A governança e a visibilidade são a chave para o combate às fraudes por e-mail

Importantes marcas do mercado têm comprovado na prática a importância da governança, ou seja, identificar as fontes que enviam e-mails dos domínios da empresa, para poder autenticar todos os fluxos de maneira padronizada. Assim, é possível implementar o DMARC e seguir para a política de bloqueio das mensagens fraudulentas. Dessa forma, as empresas poderão confiar que estão instruindo os provedores corretamente a bloquear somente as fraudes, evitando que mensagens legítimas estejam com falhas de autenticação e sejam bloqueadas.

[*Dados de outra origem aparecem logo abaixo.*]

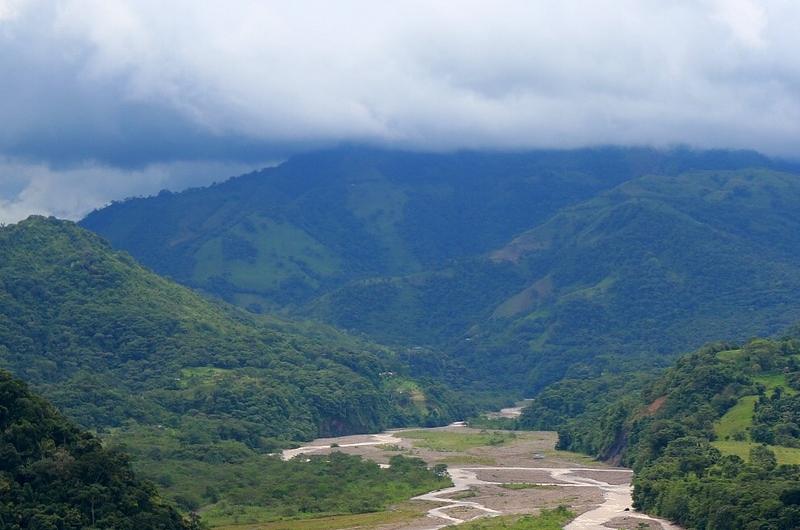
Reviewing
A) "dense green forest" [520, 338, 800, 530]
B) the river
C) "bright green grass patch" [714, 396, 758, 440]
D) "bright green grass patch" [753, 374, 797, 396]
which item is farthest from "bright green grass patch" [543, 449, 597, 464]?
"bright green grass patch" [714, 396, 758, 440]

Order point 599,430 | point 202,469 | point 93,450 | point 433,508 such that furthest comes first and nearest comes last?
point 599,430 < point 202,469 < point 433,508 < point 93,450

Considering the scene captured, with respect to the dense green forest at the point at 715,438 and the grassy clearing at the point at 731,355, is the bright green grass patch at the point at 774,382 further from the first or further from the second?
the grassy clearing at the point at 731,355

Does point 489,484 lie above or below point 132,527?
below

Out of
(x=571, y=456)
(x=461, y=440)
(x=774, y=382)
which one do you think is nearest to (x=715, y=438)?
(x=774, y=382)

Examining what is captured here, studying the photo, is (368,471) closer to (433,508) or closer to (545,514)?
(433,508)

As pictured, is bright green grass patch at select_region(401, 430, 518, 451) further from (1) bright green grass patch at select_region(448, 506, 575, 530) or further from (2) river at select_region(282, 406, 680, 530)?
(1) bright green grass patch at select_region(448, 506, 575, 530)

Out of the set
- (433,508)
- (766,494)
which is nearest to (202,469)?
(433,508)

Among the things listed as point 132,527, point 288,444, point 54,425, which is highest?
point 54,425

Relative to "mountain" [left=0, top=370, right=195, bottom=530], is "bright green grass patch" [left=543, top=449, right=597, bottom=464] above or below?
below
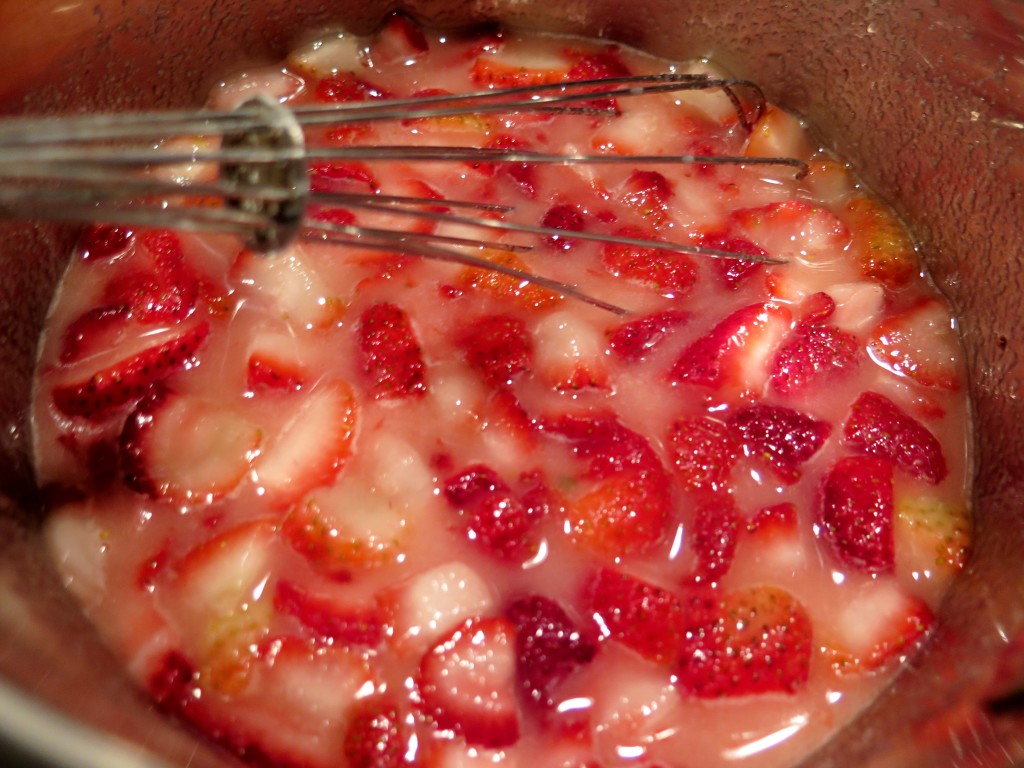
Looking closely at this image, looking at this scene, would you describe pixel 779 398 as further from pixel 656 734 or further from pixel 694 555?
pixel 656 734

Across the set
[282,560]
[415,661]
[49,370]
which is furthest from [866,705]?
[49,370]

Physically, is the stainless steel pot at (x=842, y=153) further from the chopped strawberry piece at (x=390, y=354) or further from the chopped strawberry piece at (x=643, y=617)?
the chopped strawberry piece at (x=390, y=354)

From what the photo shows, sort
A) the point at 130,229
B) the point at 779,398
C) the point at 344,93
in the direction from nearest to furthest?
1. the point at 779,398
2. the point at 130,229
3. the point at 344,93

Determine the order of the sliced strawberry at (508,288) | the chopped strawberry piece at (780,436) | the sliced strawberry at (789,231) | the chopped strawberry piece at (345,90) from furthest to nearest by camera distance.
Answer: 1. the chopped strawberry piece at (345,90)
2. the sliced strawberry at (789,231)
3. the sliced strawberry at (508,288)
4. the chopped strawberry piece at (780,436)

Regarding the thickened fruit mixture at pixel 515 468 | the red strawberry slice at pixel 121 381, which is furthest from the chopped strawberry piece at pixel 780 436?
the red strawberry slice at pixel 121 381

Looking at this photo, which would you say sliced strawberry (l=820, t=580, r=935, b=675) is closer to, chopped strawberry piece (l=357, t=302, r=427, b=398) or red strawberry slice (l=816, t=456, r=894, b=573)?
red strawberry slice (l=816, t=456, r=894, b=573)

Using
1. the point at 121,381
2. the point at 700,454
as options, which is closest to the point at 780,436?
the point at 700,454

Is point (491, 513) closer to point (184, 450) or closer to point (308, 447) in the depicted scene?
point (308, 447)
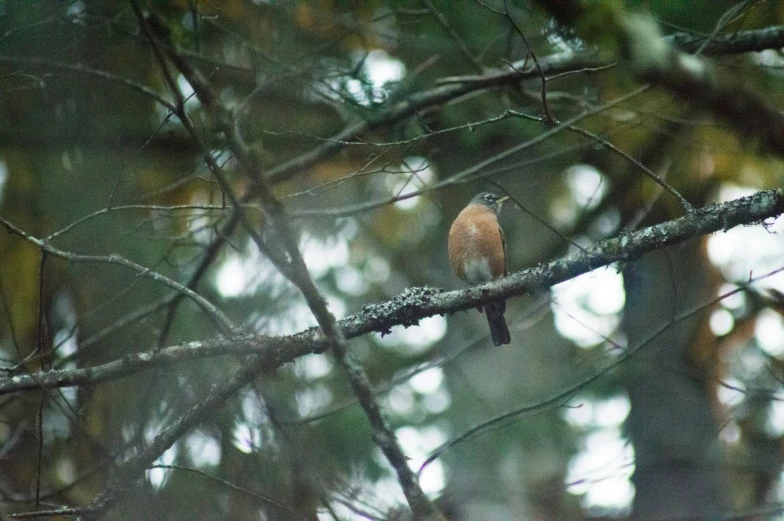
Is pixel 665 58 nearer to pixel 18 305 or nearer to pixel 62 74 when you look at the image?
pixel 62 74

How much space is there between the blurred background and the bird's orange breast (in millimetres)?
398

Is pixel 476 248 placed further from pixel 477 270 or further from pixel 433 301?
pixel 433 301

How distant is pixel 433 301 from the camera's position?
13.9 feet

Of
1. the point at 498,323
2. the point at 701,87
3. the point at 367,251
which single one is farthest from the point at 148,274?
the point at 367,251

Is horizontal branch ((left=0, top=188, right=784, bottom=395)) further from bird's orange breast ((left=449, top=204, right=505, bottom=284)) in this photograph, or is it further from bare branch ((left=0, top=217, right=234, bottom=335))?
bird's orange breast ((left=449, top=204, right=505, bottom=284))

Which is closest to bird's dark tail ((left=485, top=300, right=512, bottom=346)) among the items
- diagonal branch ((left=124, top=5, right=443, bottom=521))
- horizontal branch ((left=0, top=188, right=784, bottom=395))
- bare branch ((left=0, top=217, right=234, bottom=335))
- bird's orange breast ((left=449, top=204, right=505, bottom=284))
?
bird's orange breast ((left=449, top=204, right=505, bottom=284))

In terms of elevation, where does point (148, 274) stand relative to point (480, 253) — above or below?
below

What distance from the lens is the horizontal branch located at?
3.74 metres

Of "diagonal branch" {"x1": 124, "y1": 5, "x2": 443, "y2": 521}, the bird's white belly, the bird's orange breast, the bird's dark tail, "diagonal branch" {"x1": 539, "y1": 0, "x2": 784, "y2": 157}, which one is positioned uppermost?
the bird's orange breast

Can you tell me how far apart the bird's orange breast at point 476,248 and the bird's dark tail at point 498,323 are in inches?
11.5

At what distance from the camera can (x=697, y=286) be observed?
8047 mm

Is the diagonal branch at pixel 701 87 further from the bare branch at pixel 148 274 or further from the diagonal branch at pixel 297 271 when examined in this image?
the bare branch at pixel 148 274

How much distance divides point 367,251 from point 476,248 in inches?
132

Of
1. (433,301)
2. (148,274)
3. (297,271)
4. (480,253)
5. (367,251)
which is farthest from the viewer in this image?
(367,251)
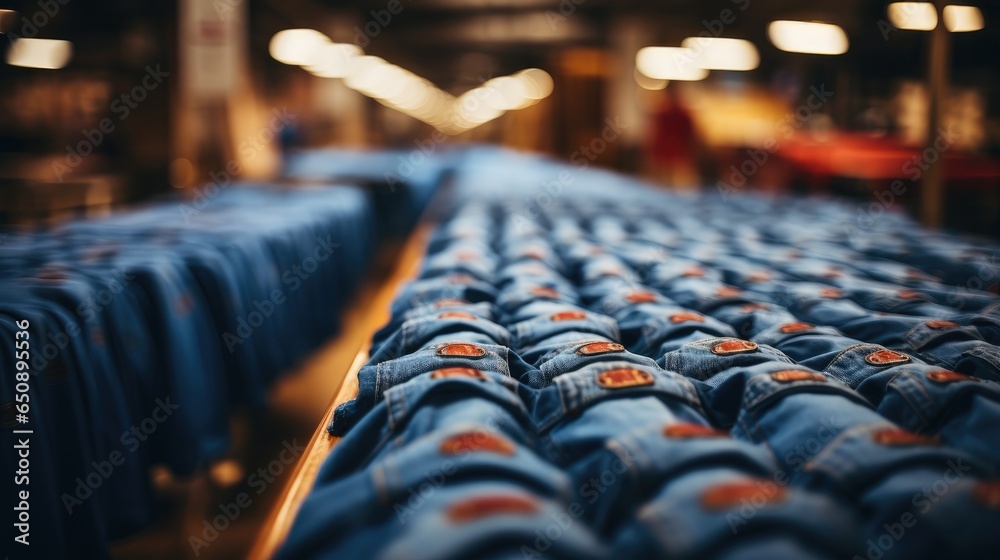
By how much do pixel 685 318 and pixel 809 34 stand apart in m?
9.18

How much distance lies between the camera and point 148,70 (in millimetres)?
7980

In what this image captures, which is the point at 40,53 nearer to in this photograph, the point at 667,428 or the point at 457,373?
the point at 457,373

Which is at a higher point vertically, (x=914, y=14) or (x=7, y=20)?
(x=7, y=20)

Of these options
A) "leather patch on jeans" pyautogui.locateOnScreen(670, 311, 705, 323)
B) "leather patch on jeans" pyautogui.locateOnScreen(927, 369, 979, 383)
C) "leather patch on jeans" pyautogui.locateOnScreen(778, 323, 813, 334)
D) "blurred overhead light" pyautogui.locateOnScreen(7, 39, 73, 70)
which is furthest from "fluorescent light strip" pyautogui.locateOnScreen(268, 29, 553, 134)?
"leather patch on jeans" pyautogui.locateOnScreen(927, 369, 979, 383)

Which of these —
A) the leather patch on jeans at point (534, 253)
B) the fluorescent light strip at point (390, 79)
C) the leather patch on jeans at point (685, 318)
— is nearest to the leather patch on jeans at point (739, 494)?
the leather patch on jeans at point (685, 318)

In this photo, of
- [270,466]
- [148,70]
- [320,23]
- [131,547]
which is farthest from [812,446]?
[320,23]

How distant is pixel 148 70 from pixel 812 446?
28.6ft

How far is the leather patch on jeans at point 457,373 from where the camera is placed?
121 centimetres

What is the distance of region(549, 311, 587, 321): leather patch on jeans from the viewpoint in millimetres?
1654

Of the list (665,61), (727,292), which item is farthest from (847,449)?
(665,61)

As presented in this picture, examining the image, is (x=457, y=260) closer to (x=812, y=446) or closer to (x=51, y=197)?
(x=812, y=446)

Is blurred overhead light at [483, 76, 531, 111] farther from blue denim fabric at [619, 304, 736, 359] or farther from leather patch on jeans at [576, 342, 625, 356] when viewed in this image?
leather patch on jeans at [576, 342, 625, 356]

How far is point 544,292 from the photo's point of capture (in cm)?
197

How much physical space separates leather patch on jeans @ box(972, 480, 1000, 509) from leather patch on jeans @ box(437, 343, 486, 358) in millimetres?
821
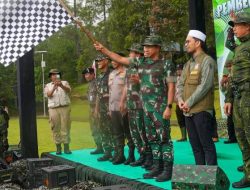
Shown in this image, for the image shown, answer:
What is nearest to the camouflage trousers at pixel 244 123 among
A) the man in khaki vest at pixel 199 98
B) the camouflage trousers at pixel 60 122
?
the man in khaki vest at pixel 199 98

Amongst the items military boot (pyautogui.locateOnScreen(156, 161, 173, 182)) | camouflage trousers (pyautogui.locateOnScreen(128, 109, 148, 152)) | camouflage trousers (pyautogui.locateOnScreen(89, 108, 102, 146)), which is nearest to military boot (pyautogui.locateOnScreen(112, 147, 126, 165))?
camouflage trousers (pyautogui.locateOnScreen(128, 109, 148, 152))

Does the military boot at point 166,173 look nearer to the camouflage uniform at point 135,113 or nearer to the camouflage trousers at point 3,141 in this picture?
the camouflage uniform at point 135,113

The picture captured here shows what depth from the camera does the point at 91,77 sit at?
7.55 metres

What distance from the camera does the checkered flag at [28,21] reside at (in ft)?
16.4

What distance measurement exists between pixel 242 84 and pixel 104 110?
314cm

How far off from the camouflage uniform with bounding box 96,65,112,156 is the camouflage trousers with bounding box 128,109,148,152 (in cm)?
97

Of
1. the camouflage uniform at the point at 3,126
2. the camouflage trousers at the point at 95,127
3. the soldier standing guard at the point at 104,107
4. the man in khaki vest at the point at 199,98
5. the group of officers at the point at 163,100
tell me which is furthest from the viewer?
the camouflage uniform at the point at 3,126

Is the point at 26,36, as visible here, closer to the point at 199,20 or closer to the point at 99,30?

Além de governança e medidas de proteção contra fraudes em e-mails oriundos dos domínios que as empresas controlam, existem os processos de take down de sites maliciosos e páginas que imitam as legítimas para realizar o roubo de dados confidenciais.

Para estes casos, é essencial conhecer a extensão dos ataques, com o objetivo de planejar as medidas corretivas e a derrubada do site malicioso. Visibilidade e agilidade são essenciais para reduzir o impacto do ataque.

97% das pessoas não identificam um phishing

Estudos mostram que o Brasil é líder mundial em ataques de phishing e que, globalmente, a modalidade cresceu cerca de 40%, apenas em 2014. Se considerarmos somente a América Latina, veremos que o País é alvo de 39% dos ataques. Há ainda pesquisas afirmando que 97% das pessoas não conseguem distinguir uma mensagem autêntica da falsa.

A pergunta que fica é: por que as marcas resistem a adotar medidas proativas diante de dados tão expressivos e com a habilidade dos fraudadores em constante evolução? Engana-se, porém, quem julga que os prejuízos financeiros de um ataque de phishing podem lesar apenas o bolso dos clientes.

Já soube de marcas que, ao tomarem conhecimento do ataque, se comprometem a reembolsar os clientes, na tentativa de reverter uma publicidade negativa de forma rápida, além de dispensarem recursos financeiros e mão de obra na investigação reativa da causa e do alcance dos danos causados pelo ataque.

E os prejuízos não param por aí. Como consequência pela falta de uma proteção proativa das companhias, a tendência é que os clientes vítimas de fraude deixem de interagir com a marca, por simples medo. O DMARC não garante o bloqueio total de todas as mensagens fraudulentas, mas sim uma evolução significativa no monitoramento e proteção da sua marca e, como consequência, lapidando o relacionamento com o cliente.

Com estas novas tecnologias é possível controlar o problema reduzindo a dependência de educar o usuário final, pois os e-mails de fraude que utilizam domínios pertencentes às empresas podem ser bloqueados e nem chegarão aos consumidores; e quando chegam às caixas de entrada usando domínios falsos (que imitam os legítimos), é possível desativar os sites fraudulentos com maior rapidez.